• **Exercise instructions**
1 - Name every person the rectory passage mentions by name or title.
2 - Print the rectory passage word for word, from "Little more need" up to and including "opposed to paranormality.".

Little more need be said about the wall-messages here.  It seems clear that they could have been produced normally by Mrs Foyster, and we consider that the necessarily meagre clues contained in the writings themselves would appear to indicate, if they indicate anything one way or the other, that they were so normally produced.  But the responsibility for the messages can only be considered fully in common with the whole of the Foyster 'phenomena', of which they form a curious part, in relation to the question of normal causation as opposed to paranormality.

 

A very curious episode brought abruptly to an end the spate of 'phenomena' which had started soon after the Foysters arrived at the rectory and had persisted for fifteen months to January 1932.  In this month a spiritualist circle in Marks Tey, Essex, offered to rid the rectory of its ghost.  Mr Foyster agreed to their suggestion of spending a night at the rectory and holding a séance, with the medium Guy L'Estrange present, to contact the restless spirit causing all the trouble.  Curiously enough, the name of the nun whose ghost was exorcised by the Marks Tey circle was 'Evangeline Westcott' and not 'Marie Lairre' (EBR, p. 327).  Mr Foyster records the event as follows (Summary of Experiences):

January 23-24 [1932] ... Directly they come throwing begins ... Great demonstrations - bottles dashing down back stairs, kitchen passage strewn with broken glass, etc.; bells ringing.  Quieted down for a time, ... Party [of spiritualists] stay till 5 a.m., & then leave with the belief that trouble has been arrested.  Next morning the house entirely different: demonstrations definitely stop (with two exceptions) ... till 1935. (1)

• **Provided material**
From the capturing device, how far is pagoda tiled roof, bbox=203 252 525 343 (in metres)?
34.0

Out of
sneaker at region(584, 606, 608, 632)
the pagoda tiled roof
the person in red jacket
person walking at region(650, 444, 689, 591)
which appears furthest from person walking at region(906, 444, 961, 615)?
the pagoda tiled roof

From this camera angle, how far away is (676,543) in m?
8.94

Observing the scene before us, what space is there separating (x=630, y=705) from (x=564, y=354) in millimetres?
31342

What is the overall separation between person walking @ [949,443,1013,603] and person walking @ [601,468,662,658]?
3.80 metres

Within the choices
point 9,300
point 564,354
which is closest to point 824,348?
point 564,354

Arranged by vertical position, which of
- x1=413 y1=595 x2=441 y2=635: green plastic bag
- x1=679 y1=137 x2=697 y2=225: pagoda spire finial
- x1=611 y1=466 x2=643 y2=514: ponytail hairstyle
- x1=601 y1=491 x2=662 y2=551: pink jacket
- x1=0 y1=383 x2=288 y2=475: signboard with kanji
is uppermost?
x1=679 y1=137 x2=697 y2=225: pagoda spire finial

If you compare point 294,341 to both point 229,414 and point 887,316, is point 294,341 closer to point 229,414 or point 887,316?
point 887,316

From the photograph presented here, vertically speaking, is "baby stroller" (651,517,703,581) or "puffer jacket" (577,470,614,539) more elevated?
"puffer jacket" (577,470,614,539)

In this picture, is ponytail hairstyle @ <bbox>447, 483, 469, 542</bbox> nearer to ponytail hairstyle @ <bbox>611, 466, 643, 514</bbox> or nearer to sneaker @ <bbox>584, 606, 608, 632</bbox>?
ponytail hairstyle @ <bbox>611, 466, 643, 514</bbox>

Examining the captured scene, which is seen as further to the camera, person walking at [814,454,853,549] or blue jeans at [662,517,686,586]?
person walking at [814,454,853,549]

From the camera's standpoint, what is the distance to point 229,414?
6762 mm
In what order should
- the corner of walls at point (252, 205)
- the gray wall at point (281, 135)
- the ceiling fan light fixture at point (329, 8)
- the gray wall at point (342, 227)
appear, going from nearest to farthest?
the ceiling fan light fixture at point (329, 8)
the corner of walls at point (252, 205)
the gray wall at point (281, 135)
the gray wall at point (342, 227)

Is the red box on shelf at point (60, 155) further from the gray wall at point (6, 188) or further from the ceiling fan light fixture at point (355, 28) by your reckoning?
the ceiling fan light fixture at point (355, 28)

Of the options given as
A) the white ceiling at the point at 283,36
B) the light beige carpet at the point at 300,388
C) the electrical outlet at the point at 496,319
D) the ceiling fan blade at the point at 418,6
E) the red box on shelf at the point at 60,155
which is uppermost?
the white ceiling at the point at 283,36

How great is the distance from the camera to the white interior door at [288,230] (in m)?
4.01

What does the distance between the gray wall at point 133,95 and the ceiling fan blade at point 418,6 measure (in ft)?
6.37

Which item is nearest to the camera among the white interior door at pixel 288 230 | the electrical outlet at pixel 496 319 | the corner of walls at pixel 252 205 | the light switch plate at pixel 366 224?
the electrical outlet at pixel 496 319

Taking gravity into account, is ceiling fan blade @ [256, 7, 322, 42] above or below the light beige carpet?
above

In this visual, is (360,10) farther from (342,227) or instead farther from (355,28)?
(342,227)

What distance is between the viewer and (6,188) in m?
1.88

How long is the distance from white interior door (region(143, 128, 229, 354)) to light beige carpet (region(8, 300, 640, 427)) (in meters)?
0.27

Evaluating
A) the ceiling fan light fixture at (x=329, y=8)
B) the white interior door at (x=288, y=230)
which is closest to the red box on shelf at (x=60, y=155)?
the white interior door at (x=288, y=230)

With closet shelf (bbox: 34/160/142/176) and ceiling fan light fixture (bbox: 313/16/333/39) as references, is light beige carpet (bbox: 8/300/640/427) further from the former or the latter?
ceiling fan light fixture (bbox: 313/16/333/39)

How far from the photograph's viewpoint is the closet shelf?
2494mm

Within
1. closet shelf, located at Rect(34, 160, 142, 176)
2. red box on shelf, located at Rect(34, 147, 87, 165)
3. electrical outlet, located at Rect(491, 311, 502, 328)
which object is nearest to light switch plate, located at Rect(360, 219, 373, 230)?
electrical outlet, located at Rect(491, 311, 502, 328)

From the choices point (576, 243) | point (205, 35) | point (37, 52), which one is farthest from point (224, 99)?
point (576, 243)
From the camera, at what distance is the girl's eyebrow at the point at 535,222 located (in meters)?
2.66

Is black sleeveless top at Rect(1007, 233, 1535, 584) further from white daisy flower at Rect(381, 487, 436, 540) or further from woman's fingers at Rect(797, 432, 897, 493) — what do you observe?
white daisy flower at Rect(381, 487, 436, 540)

• **Results**
1 - Mrs Foyster, Mr Foyster, Guy L'Estrange, Evangeline Westcott, Marie Lairre

2 -
Little more need be said about the wall-messages here.  It seems clear that they could have been produced normally by Mrs Foyster, and we consider that the necessarily meagre clues contained in the writings themselves would appear to indicate, if they indicate anything one way or the other, that they were so normally produced.  But the responsibility for the messages can only be considered fully in common with the whole of the Foyster 'phenomena', of which they form a curious part, in relation to the question of normal causation as opposed to paranormality.